Masumoto observó la flota a lo lejos.
—El mundo cambia esta noche.
El sello ya no brillaba.
Era ruptura total.
En la costa, el acorazado principal abrió una compuerta.
Una plataforma se elevó lentamente.
Un hombre apareció.
Alto. Vestía un traje color negro. En su pecho se mostraba una hidra de siete cabezas, el emblema de la familia Karnot.
Kaisel Karnot.
Almirante supremo de la armada.
Él fue sellado hacía cinco mil años.
Un subordinado se arrodilló.
—Almirante. Confirmación: sello neutralizado. Formación completa.
Kaisel observó la costa japonesa con calma absoluta.
—Por fin… cinco mil años han pasado.
—Pero parece que la humanidad retrocedió, en lugar de avanzar.
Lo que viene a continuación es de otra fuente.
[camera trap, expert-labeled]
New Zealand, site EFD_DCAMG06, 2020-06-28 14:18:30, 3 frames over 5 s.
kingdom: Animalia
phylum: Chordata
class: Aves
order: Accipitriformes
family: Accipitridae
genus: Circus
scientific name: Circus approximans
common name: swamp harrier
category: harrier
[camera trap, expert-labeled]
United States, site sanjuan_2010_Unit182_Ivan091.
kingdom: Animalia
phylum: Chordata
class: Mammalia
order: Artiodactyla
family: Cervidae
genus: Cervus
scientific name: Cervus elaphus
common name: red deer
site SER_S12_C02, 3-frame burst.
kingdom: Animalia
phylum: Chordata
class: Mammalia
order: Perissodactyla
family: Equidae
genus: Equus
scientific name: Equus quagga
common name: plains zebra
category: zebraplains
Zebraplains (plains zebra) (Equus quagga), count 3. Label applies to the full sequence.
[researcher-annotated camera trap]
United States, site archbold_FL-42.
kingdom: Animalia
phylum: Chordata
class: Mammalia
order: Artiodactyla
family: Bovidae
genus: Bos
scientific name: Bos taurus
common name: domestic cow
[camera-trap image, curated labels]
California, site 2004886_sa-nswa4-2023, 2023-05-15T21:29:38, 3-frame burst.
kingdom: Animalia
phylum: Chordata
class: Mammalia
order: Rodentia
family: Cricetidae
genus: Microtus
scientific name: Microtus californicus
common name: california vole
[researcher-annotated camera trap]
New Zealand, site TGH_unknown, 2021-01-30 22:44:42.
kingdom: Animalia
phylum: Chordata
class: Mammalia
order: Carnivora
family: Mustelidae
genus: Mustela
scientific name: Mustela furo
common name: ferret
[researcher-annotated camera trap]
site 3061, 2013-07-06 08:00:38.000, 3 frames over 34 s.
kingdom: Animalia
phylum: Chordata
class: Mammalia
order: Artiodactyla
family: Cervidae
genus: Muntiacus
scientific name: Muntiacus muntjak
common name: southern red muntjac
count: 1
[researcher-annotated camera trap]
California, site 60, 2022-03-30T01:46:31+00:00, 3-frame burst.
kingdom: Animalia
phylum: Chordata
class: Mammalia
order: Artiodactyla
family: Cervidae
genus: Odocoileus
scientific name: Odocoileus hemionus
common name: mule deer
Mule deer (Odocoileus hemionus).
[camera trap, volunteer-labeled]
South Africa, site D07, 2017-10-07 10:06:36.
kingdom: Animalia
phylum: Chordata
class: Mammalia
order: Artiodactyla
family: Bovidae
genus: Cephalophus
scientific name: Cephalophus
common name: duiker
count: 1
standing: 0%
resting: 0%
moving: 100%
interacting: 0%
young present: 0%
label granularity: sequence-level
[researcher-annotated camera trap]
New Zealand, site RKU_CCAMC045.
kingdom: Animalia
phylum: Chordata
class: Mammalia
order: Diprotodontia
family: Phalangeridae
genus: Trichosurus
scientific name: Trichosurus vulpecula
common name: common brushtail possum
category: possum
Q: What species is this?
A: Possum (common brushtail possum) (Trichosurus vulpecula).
Ferdinan, segundo comandante de la flota, respondió:
—Todas las naves están listas.
Kaisel alzó la vista.
—Es hora de que paguen esos traidores.Los Seres Supremos cometieron el error de dejarnos con vida.
Miró el horizonte.
—Hermanos… esperen. Ya voy por ustedes.
Las naves comenzaron a alinearse.
Los sistemas energéticos alcanzaron máxima potencia.
En Alemania, Atlas confirmó la amenaza global.
En Irlanda, el parche del sello principal vibró.
En Brasil, la reliquia robada brilló.
Y en Rusia, la marca en la espalda de Noah comenzó a arder de forma descontrolada.
El dolor lo hizo caer de rodillas.
Eleanor lo sostuvo antes de que cayera al suelo.
—¿Qué sucede?
Mikhail respondió:
—Estamos en problemas. Mira tu brazo.
La marca de Eleanor parecía tener vida propia. El tigre se movía bajo la piel.
—¿Qué es todo esto?
—Lo que siempre temimos —respondió Mikhail—. Han roto uno de los sellos principales. El equilibrio mágico está colapsando.
Sophia llegó corriendo, sin aliento.
—Esto es malo… la mansión Minamoto fue devastada.